By measuring displacement, velocity or acceleration, you can gain insight into bearing failures, imbalance, misalignment, wear, looseness, etc.
Oil analysis can be broken down into three main categories: lubricant health, machine health and contamination.
Most operators and technicians are familiar with the machinery they maintain or operate and consequently are aware of the normal sounds of that machine, making them qualified to identify unusual conditions.
Wear particle analysis provides direct information about wear conditions inside the machinery. This information is derived from the study of particle shapes, composition, sizes and quantities.
The advantage of having all these PdM technologies is that problems can be diagnosed from different sources, allowing the diagnosis to be more accurate and maintenance personnel to respond at a faster rate and with more confidence.
The latest PdM technology works by monitoring the systems of critical equipment and uploading the data to consoles where maintenance teams can review the performance and health of the equipment. They can then make a decision based on this data to intercept potential failures or problems before they occur. Unfortunately, Politick believes operators are not yet using these technologies to their maximum potential.
"Most of our customers are still using the tools in a reactive mode," he noted. "But it allows them to be a lot faster at reacting. Right now, it's about how we can get the ore out as fast as possible, not as low cost as possible."
Through PdM technology, General Electric (GE) recently picked up subtle changes in the bearing and oil temperature of a large electric motor and gearbox that did not fit the usual pattern.

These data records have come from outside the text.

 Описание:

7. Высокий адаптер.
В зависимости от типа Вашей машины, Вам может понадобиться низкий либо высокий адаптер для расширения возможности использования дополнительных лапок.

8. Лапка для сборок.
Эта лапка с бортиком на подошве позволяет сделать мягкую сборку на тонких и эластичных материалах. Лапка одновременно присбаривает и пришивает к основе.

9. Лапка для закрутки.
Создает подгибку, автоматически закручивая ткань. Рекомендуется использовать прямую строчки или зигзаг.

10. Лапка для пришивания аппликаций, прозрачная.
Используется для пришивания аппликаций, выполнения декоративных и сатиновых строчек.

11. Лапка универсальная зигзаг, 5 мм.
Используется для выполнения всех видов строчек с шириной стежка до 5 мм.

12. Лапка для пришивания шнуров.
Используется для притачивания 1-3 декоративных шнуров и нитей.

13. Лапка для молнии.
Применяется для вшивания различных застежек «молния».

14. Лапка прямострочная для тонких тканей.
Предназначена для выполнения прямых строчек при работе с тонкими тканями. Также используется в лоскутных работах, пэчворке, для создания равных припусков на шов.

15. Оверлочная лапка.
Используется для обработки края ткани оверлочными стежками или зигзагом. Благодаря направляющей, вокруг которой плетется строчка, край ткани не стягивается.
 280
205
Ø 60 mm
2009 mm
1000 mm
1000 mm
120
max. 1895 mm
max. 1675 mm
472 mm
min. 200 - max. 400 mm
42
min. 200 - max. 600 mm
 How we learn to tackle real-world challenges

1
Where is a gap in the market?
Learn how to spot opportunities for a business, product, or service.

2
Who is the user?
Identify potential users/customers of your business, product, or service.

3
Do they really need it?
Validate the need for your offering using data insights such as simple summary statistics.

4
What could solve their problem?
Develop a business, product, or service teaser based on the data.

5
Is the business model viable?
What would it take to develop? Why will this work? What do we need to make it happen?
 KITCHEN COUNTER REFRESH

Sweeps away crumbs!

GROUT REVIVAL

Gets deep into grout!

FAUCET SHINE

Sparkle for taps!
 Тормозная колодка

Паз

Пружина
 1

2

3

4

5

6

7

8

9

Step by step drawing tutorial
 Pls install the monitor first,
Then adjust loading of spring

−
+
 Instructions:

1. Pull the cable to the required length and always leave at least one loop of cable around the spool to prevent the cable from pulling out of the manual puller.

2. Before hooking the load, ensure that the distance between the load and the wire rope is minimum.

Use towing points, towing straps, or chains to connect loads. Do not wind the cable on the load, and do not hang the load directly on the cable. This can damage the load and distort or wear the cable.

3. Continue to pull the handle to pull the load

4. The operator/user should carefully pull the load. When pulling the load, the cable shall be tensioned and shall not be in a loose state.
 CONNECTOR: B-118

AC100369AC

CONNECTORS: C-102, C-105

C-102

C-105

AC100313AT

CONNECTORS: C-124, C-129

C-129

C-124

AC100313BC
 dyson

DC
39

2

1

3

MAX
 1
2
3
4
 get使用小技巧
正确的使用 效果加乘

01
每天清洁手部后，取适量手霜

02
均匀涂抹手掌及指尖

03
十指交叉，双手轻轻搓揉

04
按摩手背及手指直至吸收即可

"It turned out that the cause was a loose terminator contact point, and the correction avoided gearbox damage and unscheduled downtime," said Derick Moolman, commercial product leader for GE Intelligent Platforms. "We see an increasing number of cases where the analytics avoid gearbox failures — a common pain point in the mining industry."
According to Politick, the impact of PdM technology could be huge.
"The maintenance department can easily take 40 percent of the budget of the mine's operation, so the potential is significant," he added.
Although mining machinery is some of the most durable equipment on the market, the underground environment is harsh and machines will deteriorate without an ongoing maintenance plan. This necessitates continuous training of maintenance crews on the newest technology and techniques while adhering to strict standards to ensure all machinery is safe and reliable.
As the industry trends toward more automation, the ability to diagnose and operate equipment efficiently and safely will become more important. Mining companies that invest in PdM technologies and training of their personnel will give themselves a distinct advantage in the field.